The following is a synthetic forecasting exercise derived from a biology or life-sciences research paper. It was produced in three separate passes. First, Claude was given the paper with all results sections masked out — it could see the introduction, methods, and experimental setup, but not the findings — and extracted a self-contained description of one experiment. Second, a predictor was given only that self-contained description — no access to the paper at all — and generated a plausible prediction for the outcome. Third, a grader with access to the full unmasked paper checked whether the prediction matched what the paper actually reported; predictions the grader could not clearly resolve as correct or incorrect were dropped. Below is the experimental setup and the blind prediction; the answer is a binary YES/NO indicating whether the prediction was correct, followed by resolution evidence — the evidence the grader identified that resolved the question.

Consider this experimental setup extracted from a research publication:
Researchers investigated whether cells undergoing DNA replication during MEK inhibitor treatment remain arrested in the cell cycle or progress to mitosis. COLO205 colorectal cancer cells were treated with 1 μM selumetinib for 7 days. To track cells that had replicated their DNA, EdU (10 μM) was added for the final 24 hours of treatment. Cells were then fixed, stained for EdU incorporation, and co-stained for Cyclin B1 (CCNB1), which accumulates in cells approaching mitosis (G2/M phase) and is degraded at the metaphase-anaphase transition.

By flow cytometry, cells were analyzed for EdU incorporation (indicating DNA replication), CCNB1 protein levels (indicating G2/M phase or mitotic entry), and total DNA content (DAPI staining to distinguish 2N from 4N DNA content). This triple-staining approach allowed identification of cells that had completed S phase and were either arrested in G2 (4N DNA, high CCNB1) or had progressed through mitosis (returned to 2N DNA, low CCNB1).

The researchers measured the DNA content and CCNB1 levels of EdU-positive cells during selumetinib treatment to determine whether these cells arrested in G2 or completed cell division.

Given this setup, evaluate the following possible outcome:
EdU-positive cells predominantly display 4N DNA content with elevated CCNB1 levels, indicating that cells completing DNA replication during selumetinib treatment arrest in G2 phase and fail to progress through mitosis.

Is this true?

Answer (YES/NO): NO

▸ Goal of the exercise: Everything from the first line of the records above to the line containing "Consider this experimental", inclusive, should be repeated exactly; leave out the rest.

▸ Response to this task:
The following is a synthetic forecasting exercise derived from a biology or life-sciences research paper. It was produced in three separate passes. First, Claude was given the paper with all results sections masked out — it could see the introduction, methods, and experimental setup, but not the findings — and extracted a self-contained description of one experiment. Second, a predictor was given only that self-contained description — no access to the paper at all — and generated a plausible prediction for the outcome. Third, a grader with access to the full unmasked paper checked whether the prediction matched what the paper actually reported; predictions the grader could not clearly resolve as correct or incorrect were dropped. Below is the experimental setup and the blind prediction; the answer is a binary YES/NO indicating whether the prediction was correct, followed by resolution evidence — the evidence the grader identified that resolved the question.

Consider this experimental setup extracted from a research publication:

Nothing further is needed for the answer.